◆ What is required:
Reproduce the entries exactly.

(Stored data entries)
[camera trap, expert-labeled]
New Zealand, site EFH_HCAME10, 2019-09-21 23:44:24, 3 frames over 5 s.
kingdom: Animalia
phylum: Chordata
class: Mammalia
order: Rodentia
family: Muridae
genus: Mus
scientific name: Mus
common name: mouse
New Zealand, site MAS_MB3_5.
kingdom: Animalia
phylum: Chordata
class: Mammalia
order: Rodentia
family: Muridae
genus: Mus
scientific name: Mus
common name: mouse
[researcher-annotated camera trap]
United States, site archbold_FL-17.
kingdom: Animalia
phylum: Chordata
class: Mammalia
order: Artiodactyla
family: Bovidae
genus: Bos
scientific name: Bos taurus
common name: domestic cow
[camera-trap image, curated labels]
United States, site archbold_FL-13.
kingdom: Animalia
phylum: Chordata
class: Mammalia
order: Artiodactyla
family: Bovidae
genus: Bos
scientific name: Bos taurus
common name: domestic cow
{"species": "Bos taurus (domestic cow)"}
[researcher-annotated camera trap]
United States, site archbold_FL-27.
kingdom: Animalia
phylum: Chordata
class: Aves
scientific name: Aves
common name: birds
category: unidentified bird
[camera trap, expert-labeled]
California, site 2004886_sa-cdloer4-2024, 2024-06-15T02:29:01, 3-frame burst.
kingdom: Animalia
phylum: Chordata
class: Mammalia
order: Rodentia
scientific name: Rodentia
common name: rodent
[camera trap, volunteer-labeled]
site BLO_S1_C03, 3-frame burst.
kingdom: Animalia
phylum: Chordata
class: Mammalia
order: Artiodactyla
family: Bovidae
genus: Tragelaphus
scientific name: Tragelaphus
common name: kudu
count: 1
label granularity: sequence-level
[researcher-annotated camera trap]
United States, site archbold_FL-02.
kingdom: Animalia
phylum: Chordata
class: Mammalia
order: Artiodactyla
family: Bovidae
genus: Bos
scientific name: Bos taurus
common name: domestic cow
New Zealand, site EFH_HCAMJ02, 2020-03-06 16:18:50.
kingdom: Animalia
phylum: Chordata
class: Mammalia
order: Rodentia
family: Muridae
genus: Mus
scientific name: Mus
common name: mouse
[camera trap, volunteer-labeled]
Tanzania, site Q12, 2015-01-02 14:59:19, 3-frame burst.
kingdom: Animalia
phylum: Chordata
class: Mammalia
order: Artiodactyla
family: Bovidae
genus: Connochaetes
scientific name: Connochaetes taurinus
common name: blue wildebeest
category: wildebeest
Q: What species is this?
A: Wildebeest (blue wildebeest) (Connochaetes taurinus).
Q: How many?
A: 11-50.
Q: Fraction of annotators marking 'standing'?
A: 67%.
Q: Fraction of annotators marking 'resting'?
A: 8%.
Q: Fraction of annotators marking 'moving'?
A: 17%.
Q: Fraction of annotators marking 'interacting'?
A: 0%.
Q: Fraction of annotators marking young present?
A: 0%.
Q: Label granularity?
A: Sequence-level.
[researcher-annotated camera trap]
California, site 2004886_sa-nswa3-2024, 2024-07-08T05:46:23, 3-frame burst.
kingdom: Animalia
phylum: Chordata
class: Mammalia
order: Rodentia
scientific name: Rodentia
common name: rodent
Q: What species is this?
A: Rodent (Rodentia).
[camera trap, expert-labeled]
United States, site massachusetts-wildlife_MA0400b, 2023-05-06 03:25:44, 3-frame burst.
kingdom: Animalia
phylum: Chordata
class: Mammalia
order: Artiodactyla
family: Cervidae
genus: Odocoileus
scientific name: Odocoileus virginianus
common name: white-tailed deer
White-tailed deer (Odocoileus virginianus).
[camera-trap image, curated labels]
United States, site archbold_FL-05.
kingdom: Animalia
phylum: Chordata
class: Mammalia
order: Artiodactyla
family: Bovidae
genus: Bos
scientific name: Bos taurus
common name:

◆ Response to the task:
[camera trap, expert-labeled]
New Zealand, site EFH_HCAME10, 2019-09-21 23:44:24, 3 frames over 5 s.
kingdom: Animalia
phylum: Chordata
class: Mammalia
order: Rodentia
family: Muridae
genus: Mus
scientific name: Mus
common name: mouse
New Zealand, site MAS_MB3_5.
kingdom: Animalia
phylum: Chordata
class: Mammalia
order: Rodentia
family: Muridae
genus: Mus
scientific name: Mus
common name: mouse
[researcher-annotated camera trap]
United States, site archbold_FL-17.
kingdom: Animalia
phylum: Chordata
class: Mammalia
order: Artiodactyla
family: Bovidae
genus: Bos
scientific name: Bos taurus
common name: domestic cow
[camera-trap image, curated labels]
United States, site archbold_FL-13.
kingdom: Animalia
phylum: Chordata
class: Mammalia
order: Artiodactyla
family: Bovidae
genus: Bos
scientific name: Bos taurus
common name: domestic cow
{"species": "Bos taurus (domestic cow)"}
[researcher-annotated camera trap]
United States, site archbold_FL-27.
kingdom: Animalia
phylum: Chordata
class: Aves
scientific name: Aves
common name: birds
category: unidentified bird
[camera trap, expert-labeled]
California, site 2004886_sa-cdloer4-2024, 2024-06-15T02:29:01, 3-frame burst.
kingdom: Animalia
phylum: Chordata
class: Mammalia
order: Rodentia
scientific name: Rodentia
common name: rodent
[camera trap, volunteer-labeled]
site BLO_S1_C03, 3-frame burst.
kingdom: Animalia
phylum: Chordata
class: Mammalia
order: Artiodactyla
family: Bovidae
genus: Tragelaphus
scientific name: Tragelaphus
common name: kudu
count: 1
label granularity: sequence-level
[researcher-annotated camera trap]
United States, site archbold_FL-02.
kingdom: Animalia
phylum: Chordata
class: Mammalia
order: Artiodactyla
family: Bovidae
genus: Bos
scientific name: Bos taurus
common name: domestic cow
New Zealand, site EFH_HCAMJ02, 2020-03-06 16:18:50.
kingdom: Animalia
phylum: Chordata
class: Mammalia
order: Rodentia
family: Muridae
genus: Mus
scientific name: Mus
common name: mouse
[camera trap, volunteer-labeled]
Tanzania, site Q12, 2015-01-02 14:59:19, 3-frame burst.
kingdom: Animalia
phylum: Chordata
class: Mammalia
order: Artiodactyla
family: Bovidae
genus: Connochaetes
scientific name: Connochaetes taurinus
common name: blue wildebeest
category: wildebeest
Q: What species is this?
A: Wildebeest (blue wildebeest) (Connochaetes taurinus).
Q: How many?
A: 11-50.
Q: Fraction of annotators marking 'standing'?
A: 67%.
Q: Fraction of annotators marking 'resting'?
A: 8%.
Q: Fraction of annotators marking 'moving'?
A: 17%.
Q: Fraction of annotators marking 'interacting'?
A: 0%.
Q: Fraction of annotators marking young present?
A: 0%.
Q: Label granularity?
A: Sequence-level.
[researcher-annotated camera trap]
California, site 2004886_sa-nswa3-2024, 2024-07-08T05:46:23, 3-frame burst.
kingdom: Animalia
phylum: Chordata
class: Mammalia
order: Rodentia
scientific name: Rodentia
common name: rodent
Q: What species is this?
A: Rodent (Rodentia).
[camera trap, expert-labeled]
United States, site massachusetts-wildlife_MA0400b, 2023-05-06 03:25:44, 3-frame burst.
kingdom: Animalia
phylum: Chordata
class: Mammalia
order: Artiodactyla
family: Cervidae
genus: Odocoileus
scientific name: Odocoileus virginianus
common name: white-tailed deer
White-tailed deer (Odocoileus virginianus).
[camera-trap image, curated labels]
United States, site archbold_FL-05.
kingdom: Animalia
phylum: Chordata
class: Mammalia
order: Artiodactyla
family: Bovidae
genus: Bos
scientific name: Bos taurus
common name:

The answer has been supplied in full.